Indiana’s RFRA also protects individuals both in lawsuits or administrative actions brought by the government and in lawsuits brought by private parties. Some states, like New Mexico, do not allow RFRA to be used as a defense in litigation where the government isn’t a party. Also, the federal circuit courts are split about whether the federal RFRA can be used to defend against private lawsuits where the government isn’t a party. So that’s also different in some states and in some federal circuits.
Otherwise, it’s the same law.
You Didn’t Say Anything about the Gay Stuff.
That’s because the words “gay,” “lesbian,” and “sexual orientation” don’t appear in any of the RFRAs. Until now, the most controversial RFRA case was last year’s Hobby Lobby v. Burwell, which was about whether the federal government has a compelling interest in forcing religious business owners to pay for abortifacents. (It doesn’t.)
This big gay freak-out is purely notional. No RFRA has ever been used successfully to defend anti-gay discrimination, not in twenty years of RFRAs nationwide.
Why Is Everyone So Mad about Indiana’s RFRA, Then?
The fear is that it could be used to deny service to gay people in places of public accommodation like businesses and restaurants. But, as discussed above, no RFRA has ever been used that way before. Also, Indiana does not have a public accommodation law that protects against anti-gay discrimination, meaning there’s no state law in Indiana preventing anti-gay discrimination in businesses even before the state RFRA was enacted. Notably, despite the lack of such a law, nobody can point to any Indiana businesses that were discriminating against gays.
That’s what makes this an informed attribute. Gay marriage is on many people’s minds lately, for obvious reasons. In truth, though, Indiana is merely catching-up to states that have had RFRAs for decades—like Illinois, for example, which got its RFRA with the help of a young state senator named Barack Obama. Unfortunately, Indiana is now caught in the cultural cross-fire.
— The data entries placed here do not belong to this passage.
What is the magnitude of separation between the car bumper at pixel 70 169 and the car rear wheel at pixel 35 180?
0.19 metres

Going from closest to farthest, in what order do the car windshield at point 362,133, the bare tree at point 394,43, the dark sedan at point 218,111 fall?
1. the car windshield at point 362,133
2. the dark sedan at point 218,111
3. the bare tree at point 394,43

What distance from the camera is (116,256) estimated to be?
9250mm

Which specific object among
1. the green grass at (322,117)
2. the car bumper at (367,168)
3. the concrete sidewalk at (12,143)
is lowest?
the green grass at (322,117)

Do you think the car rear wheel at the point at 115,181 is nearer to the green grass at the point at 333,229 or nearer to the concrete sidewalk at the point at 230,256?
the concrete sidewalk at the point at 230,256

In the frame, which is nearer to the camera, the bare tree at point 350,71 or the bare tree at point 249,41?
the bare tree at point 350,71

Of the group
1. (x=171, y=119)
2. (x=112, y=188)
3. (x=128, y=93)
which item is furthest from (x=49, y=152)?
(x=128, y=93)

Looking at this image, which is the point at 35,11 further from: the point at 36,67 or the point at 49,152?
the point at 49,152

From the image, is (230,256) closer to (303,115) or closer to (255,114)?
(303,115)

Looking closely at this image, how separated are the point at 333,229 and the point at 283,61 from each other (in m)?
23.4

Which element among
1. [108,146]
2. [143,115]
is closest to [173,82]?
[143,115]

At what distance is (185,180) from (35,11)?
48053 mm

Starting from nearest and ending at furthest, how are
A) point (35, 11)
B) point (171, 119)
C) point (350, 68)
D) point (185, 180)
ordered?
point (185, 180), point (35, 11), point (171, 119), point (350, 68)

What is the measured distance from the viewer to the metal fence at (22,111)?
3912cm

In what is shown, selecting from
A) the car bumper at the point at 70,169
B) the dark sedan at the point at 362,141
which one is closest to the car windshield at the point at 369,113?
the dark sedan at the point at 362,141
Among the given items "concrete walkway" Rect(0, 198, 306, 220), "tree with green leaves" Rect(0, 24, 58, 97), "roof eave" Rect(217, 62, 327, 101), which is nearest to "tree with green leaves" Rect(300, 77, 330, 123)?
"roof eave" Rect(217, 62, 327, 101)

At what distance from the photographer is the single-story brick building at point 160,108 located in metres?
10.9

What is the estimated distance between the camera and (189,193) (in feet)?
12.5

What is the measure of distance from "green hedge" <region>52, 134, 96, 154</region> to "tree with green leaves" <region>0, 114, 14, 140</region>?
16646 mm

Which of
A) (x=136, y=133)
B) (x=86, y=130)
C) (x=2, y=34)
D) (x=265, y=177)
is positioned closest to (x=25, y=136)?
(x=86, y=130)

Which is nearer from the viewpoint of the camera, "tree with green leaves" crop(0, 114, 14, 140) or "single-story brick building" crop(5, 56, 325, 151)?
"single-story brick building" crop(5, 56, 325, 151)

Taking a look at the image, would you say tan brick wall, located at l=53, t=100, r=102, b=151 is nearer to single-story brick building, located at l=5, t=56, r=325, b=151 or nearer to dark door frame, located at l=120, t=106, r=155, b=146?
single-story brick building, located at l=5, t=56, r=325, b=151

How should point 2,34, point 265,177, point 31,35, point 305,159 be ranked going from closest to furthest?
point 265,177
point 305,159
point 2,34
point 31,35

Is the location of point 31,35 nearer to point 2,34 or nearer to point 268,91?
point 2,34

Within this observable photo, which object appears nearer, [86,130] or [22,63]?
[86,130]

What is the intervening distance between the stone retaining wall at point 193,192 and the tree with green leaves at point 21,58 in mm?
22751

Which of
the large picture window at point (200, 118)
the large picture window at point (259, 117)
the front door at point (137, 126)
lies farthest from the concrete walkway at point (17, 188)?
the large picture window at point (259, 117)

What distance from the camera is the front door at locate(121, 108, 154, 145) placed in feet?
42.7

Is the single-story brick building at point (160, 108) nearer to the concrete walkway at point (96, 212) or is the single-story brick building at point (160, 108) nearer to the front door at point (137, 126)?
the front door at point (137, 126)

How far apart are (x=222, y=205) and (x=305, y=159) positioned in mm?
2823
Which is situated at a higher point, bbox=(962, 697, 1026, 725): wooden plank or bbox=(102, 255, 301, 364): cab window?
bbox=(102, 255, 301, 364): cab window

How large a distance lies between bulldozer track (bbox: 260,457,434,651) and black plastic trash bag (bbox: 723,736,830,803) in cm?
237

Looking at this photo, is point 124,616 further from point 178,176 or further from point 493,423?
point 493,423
Do Religious Freedom Protections Hurt Gays?
It is entirely consistent to favor broad religious freedom protections and also favor gay rights. Many gays are religious, and so themselves benefit from religious freedom protections like RFRA. But even where gay Americans and religious Americans find themselves in conflict, there is ample room in communities to peaceably coexist. That’s the point of a RFRA. No side gets an automatic-victory card. The interests of all sides gets weighed.
What Do We Do Now?
If you’ve made it this far, you know more about RFRAs and the Indiana situation than the average news consumer. Share your knowledge. It’s the only way to beat the swarms of aggrieved news consumers who don’t know any better than what they’ve seen in the papers.
The only way to push back against the informed attribute in this instance is to point to the actual attributes of the law. Before Indiana, RFRAs existed for over 20 years in 19 states and the federal government. There has been no parade of horribles. They are a shield, not a sword. And their object is religious freedom, not anti-gay discrimination.